== Extrait du texte ==
####################
Vous voyez, M.F., que si cette jeune fille n'avait pas eu le bonheur d'avoir pour amie une sainte compagne, peut-être n'eût-elle jamais ouvert les yeux sur son état, tant elle s'était aveuglée. Mais si les saints qui sont sur la terre sont déjà si charitables, quelle charité n'ont-ils pas dans le ciel où cette vertu est parfaite ?
Je dis que nous devons invoquer les saints avec une grande confiance ;
ces invocations sont une suite de la communion qui unit les fidèles de la terre et les saints qui règnent dans le ciel.
Le saint concile de Trente nous dit que, par la prière, nous faisons un saint commerce avec le ciel. Pour nous, qui sommes sur la terre, nous devons invoquer les saints d'une manière suppliante ; afin qu'ils emploient leur pouvoir auprès de Dieu, et qu'ils obtiennent toutes les grâces qui nous sont nécessaires pour vivre saintement sur la terre.
Les saints, dans le ciel, règnent avec Jésus-Christ, et lui offrent nos prières quand nous avons recours à eux.
Vous voyez donc ; M.F., que nous avons le bonheur de faire un saint commerce avec le ciel, quoique nous soyons encore sur la terre. Oui ! aimons les saints et nous mériterons leur protection. Ils nous aiment encore plus que nous ne pouvons les aimer ; la charité des saints est bien plus parfaite dans le ciel, que celle que nous pouvons avoir sur la terre. Saint Cyprien nous dit que les saints trouvent leur bonheur à prier pour nous et à nous aider à nous sauver, parce qu'étant assurés de leur gloire, ils se rappellent combien ils ont couru de dangers pendant leur vie. Ils ont reçu de Jésus-Christ un plein pouvoir ; aussi, demandons-leur tout ce que nous voudrons. Soyons-en bien sûrs, M.F., les saints que nous invoquons ont sans cesse les yeux sur nous : nous en avons un bel exemple dans la vie de saint Louis de Gonzague.
####################
== Tâche à réaliser ==
Répondez à ces questions sur l'extrait consacré à l'invocation des saints.
1. Quel concile affirme que, par la prière, nous faisons un saint commerce avec le ciel ?
2. À qui les saints du ciel offrent-ils nos prières quand nous avons recours à eux ?
3. Selon saint Cyprien, en quoi les saints trouvent-ils leur bonheur ?

== Données disponibles ==
####################
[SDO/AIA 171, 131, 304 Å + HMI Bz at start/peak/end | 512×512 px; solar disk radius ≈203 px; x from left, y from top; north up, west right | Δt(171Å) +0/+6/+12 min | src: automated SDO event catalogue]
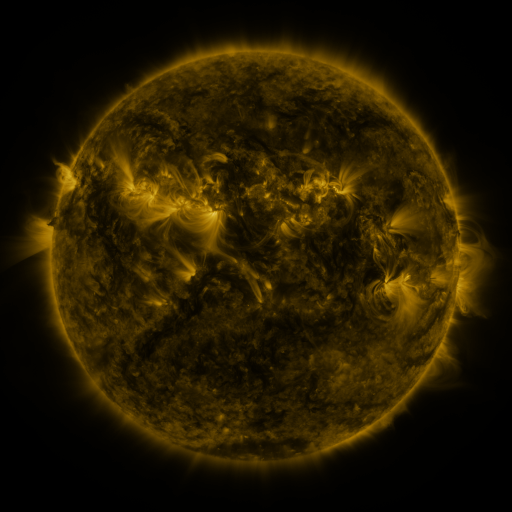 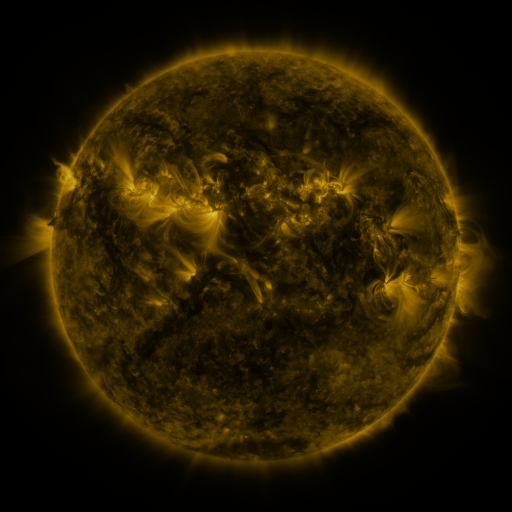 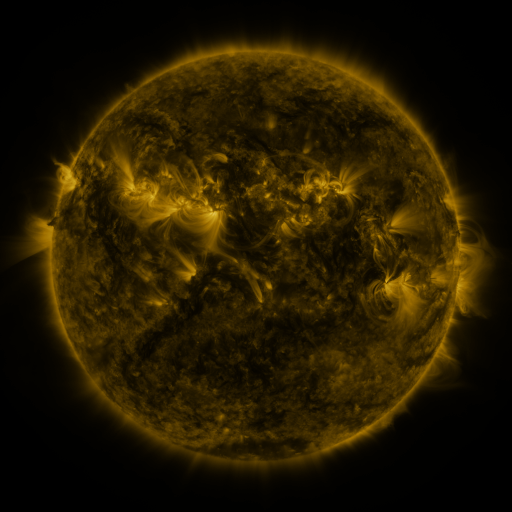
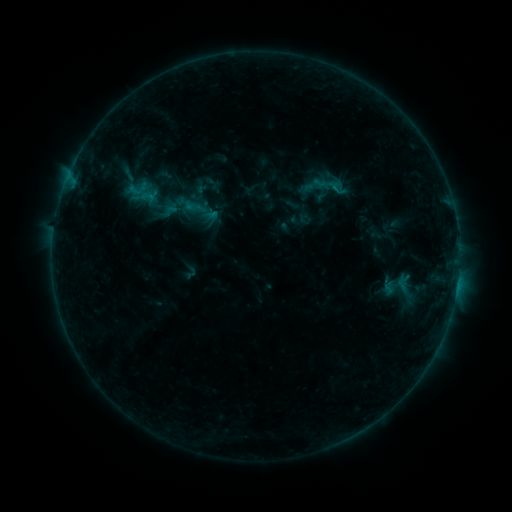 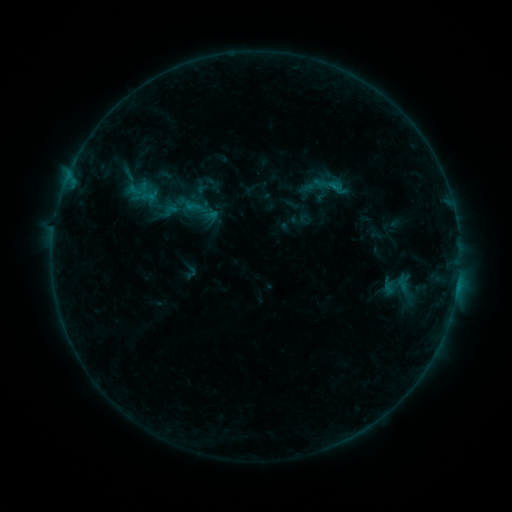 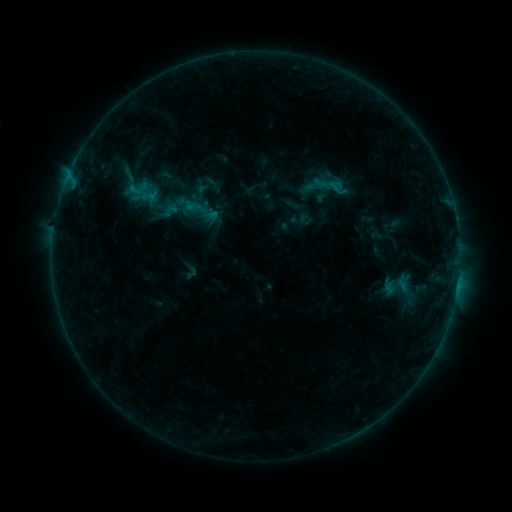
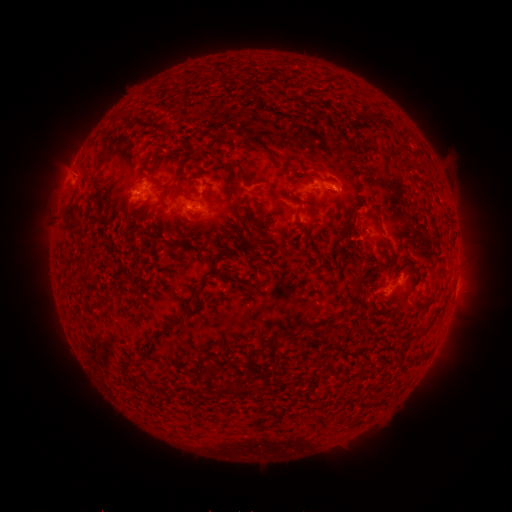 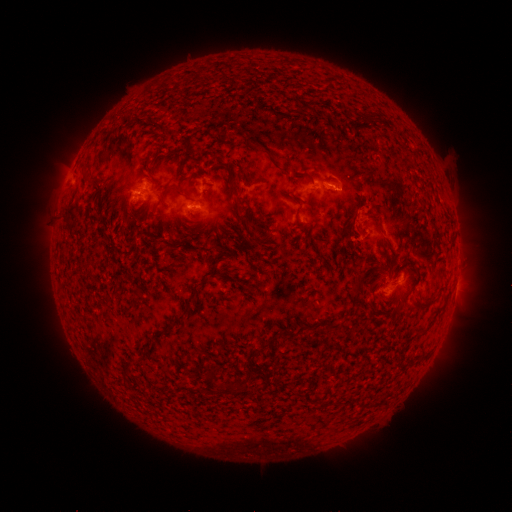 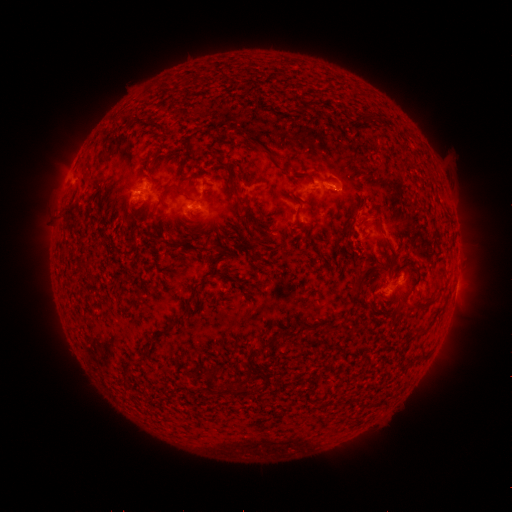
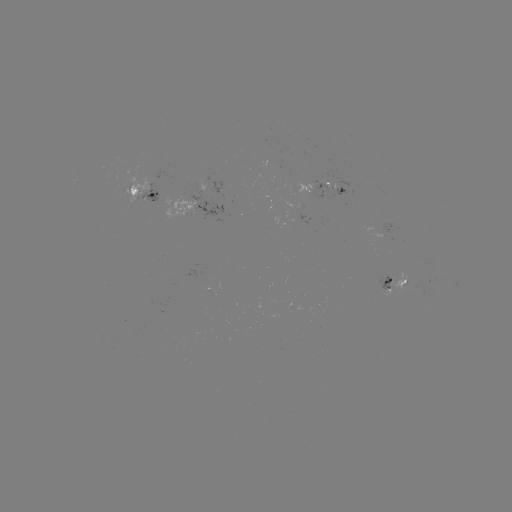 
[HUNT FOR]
####################
== Résultat final ==
1. Le concile de Trente.
2. À Jésus-Christ.
3. À prier pour nous et à nous aider à nous sauver.